* _Your assignment_:
Copy the patch description from "This method is" to "for that mode.", but change "transport instance" to "transport connection".

* _Document text_:
This method is used when setting up a new transport instance to
create a pool of Memory Region objects that will be used to register
memory during operation.

Memory Regions are not needed for "physical" registration, since
->prepare and ->release are no-ops for that mode.

Signed-off-by: Chuck Lever <[email protected]>
Reviewed-by: Sagi Grimberg <[email protected]>
Tested-by: Devesh Sharma <[email protected]>
Tested-by: Meghana Cheripady <[email protected]>
Tested-by: Veeresh U. Kokatnur <[email protected]>
---
net/sunrpc/xprtrdma/fmr_ops.c | 42 +++++++++++++++
net/sunrpc/xprtrdma/frwr_ops.c | 66 +++++++++++++++++++++++
net/sunrpc/xprtrdma/physical_ops.c | 7 ++
net/sunrpc/xprtrdma/verbs.c | 104 +-----------------------------------
net/sunrpc/xprtrdma/xprt_rdma.h | 1
5 files changed, 119 insertions(+), 101 deletions(-)

diff --git a/net/sunrpc/xprtrdma/fmr_ops.c b/net/sunrpc/xprtrdma/fmr_ops.c
index 888aa10..825ce96 100644
--- a/net/sunrpc/xprtrdma/fmr_ops.c
+++ b/net/sunrpc/xprtrdma/fmr_ops.c
@@ -29,6 +29,47 @@ fmr_op_maxpages(struct rpcrdma_xprt *r_xprt)
rpcrdma_max_segments(r_xprt) * RPCRDMA_MAX_FMR_SGES);
}

+static int
+fmr_op_init(struct rpcrdma_xprt *r_xprt)
+{
+ struct rpcrdma_buffer *buf = &r_xprt->rx_buf;
+ int mr_access_flags = IB_ACCESS_REMOTE_WRITE | IB_ACCESS_REMOTE_READ;
+ struct ib_fmr_attr fmr_attr = {
+ .max_pages = RPCRDMA_MAX_FMR_SGES,
+ .max_maps = 1,
+ .page_shift = PAGE_SHIFT
+ };
+ struct ib_pd *pd = r_xprt->rx_ia.ri_pd;
+ struct rpcrdma_mw *r;
+ int i, rc;
+
+ INIT_LIST_HEAD(&buf->rb_mws);
+ INIT_LIST_HEAD(&buf->rb_all);
+
+ i = (buf->rb_max_requests + 1) * RPCRDMA_MAX_SEGS;
+ dprintk("RPC: %s: initalizing %d FMRs\n", __func__, i);
+
+ while (i--) {
+ r = kzalloc(sizeof(*r), GFP_KERNEL);
+ if (!r)

* _The data_:
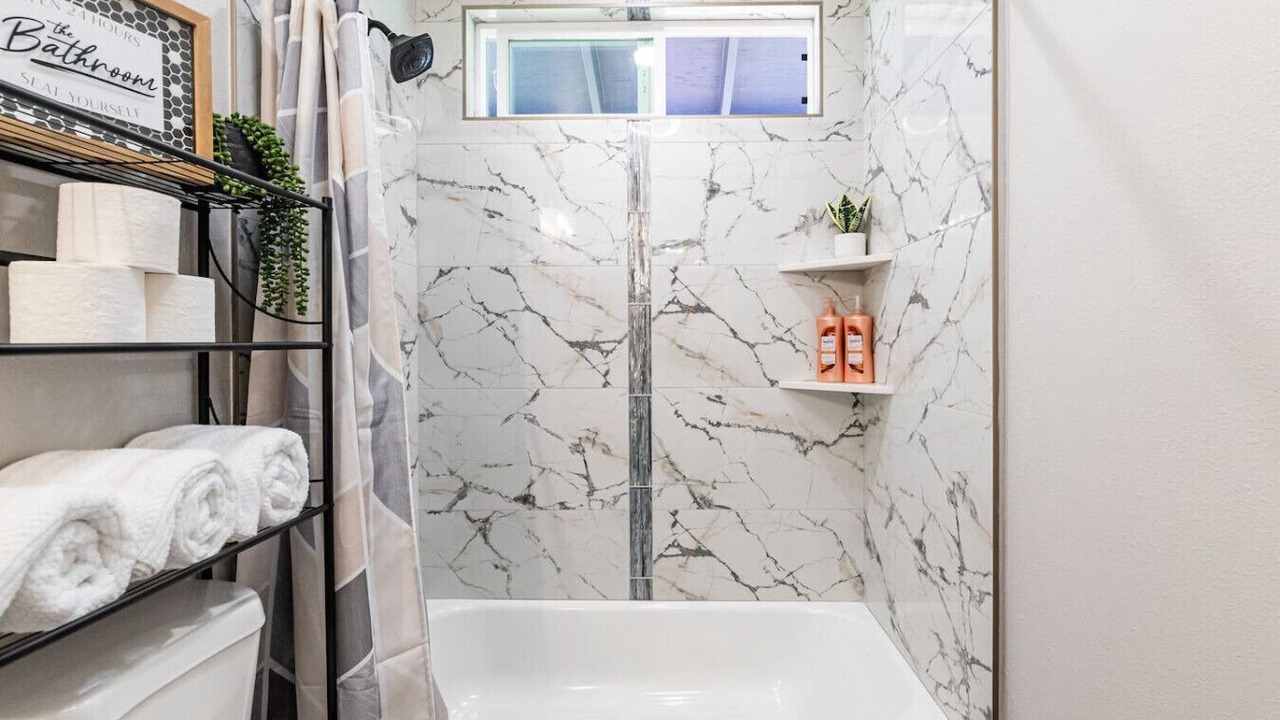 Photo of Bathroom in Keaau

* _Answer box_:
This method is used when setting up a new transport connection to
create a pool of Memory Region objects that will be used to register
memory during operation.

Memory Regions are not needed for "physical" registration, since
->prepare and ->release are no-ops for that mode.